Excerpted passage START

Why your staff don't like Mondays
Wednesday, 29th August 2007 by Gill Switalski
Why your staff don't like Mondays

Do you know what percentage of days you are losing through absenteeism among your employees? Or how that breaks down between sickness and other reasons?

And what would you consider a good or an acceptable figure? A surprising number of employers never do any serious analysis, but they should. It’s the first step in plugging the drain of resources and ensuring that your business isn’t harming its employees.

So first, do the analysis. Now you know that you are losing, let’s say, seven per cent of the days you pay for due to sickness. Is that good or bad?

As a rule of thumb, three per cent and below would be good. The more it gets beyond three per cent, the worse it is.

Above seven per cent and you should have serious concerns. More than ten per cent and you have something of a crisis.

If it’s at a high level, get help; it will pay for itself. If you are within safe levels and are just trying to get absence leave to the recommended three per cent level, what should you do?

The most important action you can take is the “return to work interview.” After the person returns to work (and it must be on the same day), the person’s manager sits down in a quiet, private room to ask how they are, why they were off and if there is anything that can be done to help them.

This is not a Gestapo-style grilling but the act of a caring employer. This is helpful in all kinds of sickness from the genuine absence of an employee with usually good attendance, through the perpetually sick employee with a long-term problem, right down to the malingering little b***er who takes a day off sick if it’s a bit cloudy outside – the notorious “glue bed” syndrome.

Excerpted passage END

Questions on the material:
**a.** Please reproduce the absenteeism article's text starting at "The most important" and ending at "to help them.".
**b.** Answer these questions from the absenteeism article:
(i) What sickness absence rate does it call good as a rule of thumb?
(ii) Beyond what percentage does it say you have something of a crisis?
(iii) On what day must the return to work interview take place?
The lines have no connection to the absenteeism article.

Data extract START

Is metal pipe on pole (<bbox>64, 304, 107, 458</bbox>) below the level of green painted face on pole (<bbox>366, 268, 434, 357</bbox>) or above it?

Data extract END

Task solutions:
**a.**
The most important action you can take is the “return to work interview.” After the person returns to work (and it must be on the same day), the person’s manager sits down in a quiet, private room to ask how they are, why they were off and if there is anything that can be done to help them.

**b.**
(i) Three per cent and below.
(ii) More than ten per cent.
(iii) The same day the person returns to work.